Indeed you can't remove anything from this photo without spoiling it
Maybe a slight amount more by way of explanation?
he was the best photographer of the 20th century.
I suppose HCB was the photographers photographer.
Interesting quote I just stumbled upon:
In 2001, in a letter to Peter Galassi, chief curator of the photography department at MoMA, Cartier-Bresson wrote: “If it had not been for the challenge of the work of Walker Evans, I don’t think I would have remained a Fotographer.”
Reminds me of this other quote: "An artist is someone who tries to answer the questions raised by the works of other artists."
Interesting also because one wouldn't immediately think of associating these two photographers, even if, as this article states (complete text here), “Evans and Cartier-Bresson have one essential thing in common, something almost immediately recognized in New York (but ignored in Paris): they became artists by reinventing photography.”

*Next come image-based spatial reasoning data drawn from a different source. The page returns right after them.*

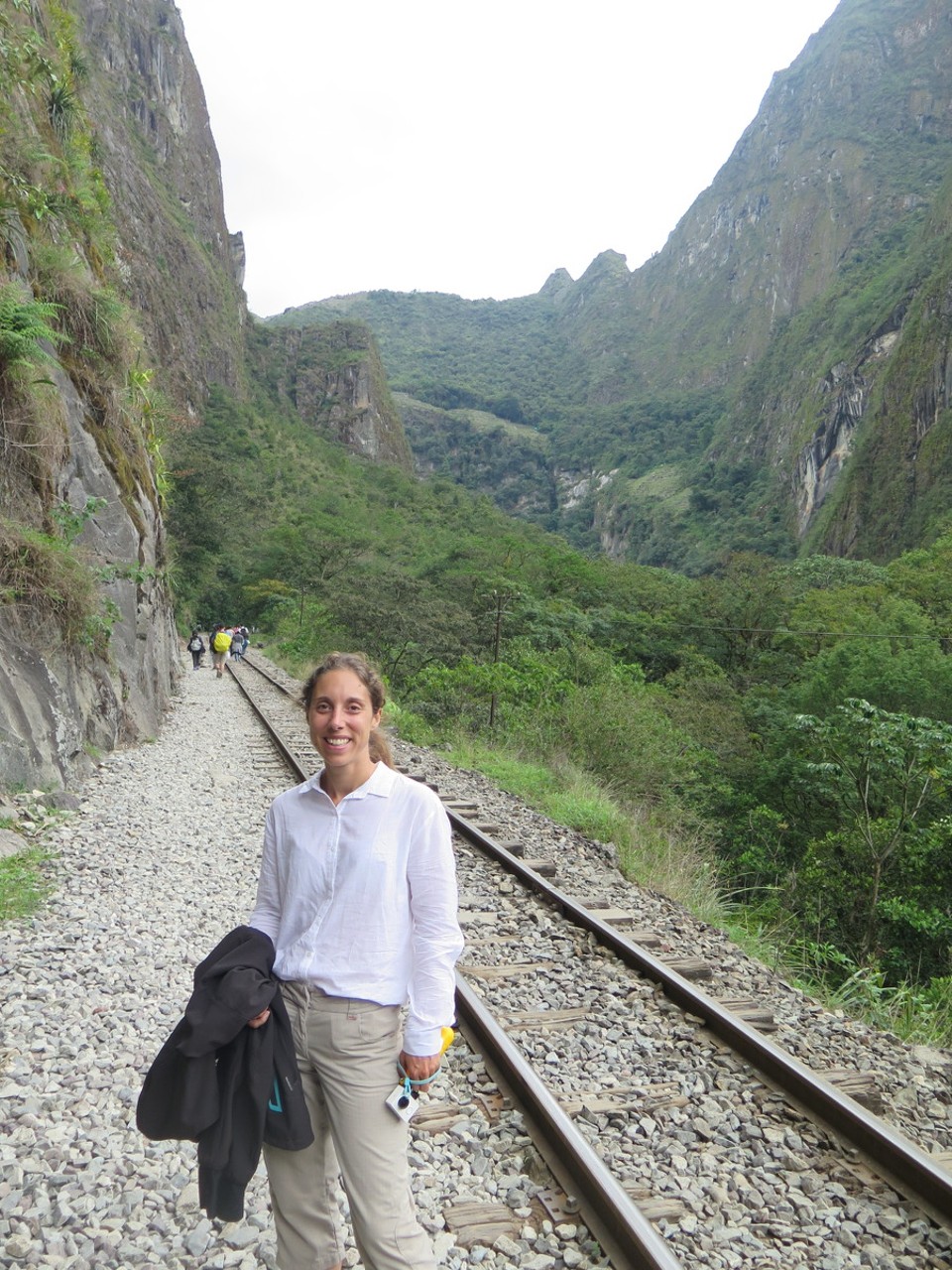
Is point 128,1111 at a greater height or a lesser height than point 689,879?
greater

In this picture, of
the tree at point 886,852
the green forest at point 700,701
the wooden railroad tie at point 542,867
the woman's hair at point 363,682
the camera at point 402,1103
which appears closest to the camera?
the camera at point 402,1103

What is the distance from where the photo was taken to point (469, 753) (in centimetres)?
1307

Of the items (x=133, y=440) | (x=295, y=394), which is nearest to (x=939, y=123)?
(x=295, y=394)

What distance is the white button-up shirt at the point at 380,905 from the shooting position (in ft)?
6.81

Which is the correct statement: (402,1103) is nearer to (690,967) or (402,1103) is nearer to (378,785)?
(378,785)

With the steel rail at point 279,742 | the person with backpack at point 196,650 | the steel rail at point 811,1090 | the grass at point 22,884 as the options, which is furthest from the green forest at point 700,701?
the grass at point 22,884

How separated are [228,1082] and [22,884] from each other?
4.22 metres

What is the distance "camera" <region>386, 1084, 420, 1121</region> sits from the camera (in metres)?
2.03

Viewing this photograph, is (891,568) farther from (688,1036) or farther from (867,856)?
(688,1036)

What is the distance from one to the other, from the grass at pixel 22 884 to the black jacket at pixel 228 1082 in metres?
A: 3.63

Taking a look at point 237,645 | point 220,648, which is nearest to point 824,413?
point 237,645

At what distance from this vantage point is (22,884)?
5.42m

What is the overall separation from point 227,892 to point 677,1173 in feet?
12.1

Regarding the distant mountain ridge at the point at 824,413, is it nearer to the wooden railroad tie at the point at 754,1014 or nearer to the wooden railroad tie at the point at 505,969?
the wooden railroad tie at the point at 754,1014
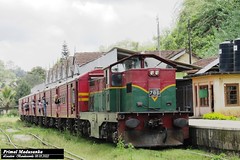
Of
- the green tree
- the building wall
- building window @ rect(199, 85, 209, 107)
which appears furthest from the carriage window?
the green tree

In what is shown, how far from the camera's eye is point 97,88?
18141mm

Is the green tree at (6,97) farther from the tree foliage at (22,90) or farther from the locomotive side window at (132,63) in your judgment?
the locomotive side window at (132,63)

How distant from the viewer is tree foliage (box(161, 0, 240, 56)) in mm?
47544

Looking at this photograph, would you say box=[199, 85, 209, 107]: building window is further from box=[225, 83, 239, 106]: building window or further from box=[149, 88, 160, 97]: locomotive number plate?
box=[149, 88, 160, 97]: locomotive number plate

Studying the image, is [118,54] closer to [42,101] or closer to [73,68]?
[42,101]

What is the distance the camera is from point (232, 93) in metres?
28.8

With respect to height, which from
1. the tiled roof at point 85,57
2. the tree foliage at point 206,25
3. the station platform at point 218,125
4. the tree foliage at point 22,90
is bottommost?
the station platform at point 218,125

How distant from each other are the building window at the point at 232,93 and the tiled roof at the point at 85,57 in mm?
30983

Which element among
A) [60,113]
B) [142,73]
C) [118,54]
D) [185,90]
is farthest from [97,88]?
[185,90]

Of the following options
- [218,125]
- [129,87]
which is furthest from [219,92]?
[129,87]

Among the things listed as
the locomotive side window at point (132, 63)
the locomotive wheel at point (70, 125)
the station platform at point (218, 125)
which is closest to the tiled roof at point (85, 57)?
the locomotive wheel at point (70, 125)

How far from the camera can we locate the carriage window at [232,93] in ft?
94.2

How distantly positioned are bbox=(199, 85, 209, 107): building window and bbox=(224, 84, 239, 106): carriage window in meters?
1.66

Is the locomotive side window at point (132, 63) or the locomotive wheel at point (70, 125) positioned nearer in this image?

I realize I've always underestimated the impact of the travels Cartier-Bresson made in the US in 1946 and 1947, and how they might have contributed to shape his vision of the world—perhaps more pessimistic than what I thought.
As if himself has imposed a European "flair" on them.
I don't know what that means.
That it was most about himself than America
Ask Gilles Mora, I am also kind of puzzledHow is that discernible in the photographs themselves?
To put it in another way: how is this photograph more about Henri Cartier-Bresson than it is about Black people celebrating Easter in Harlem?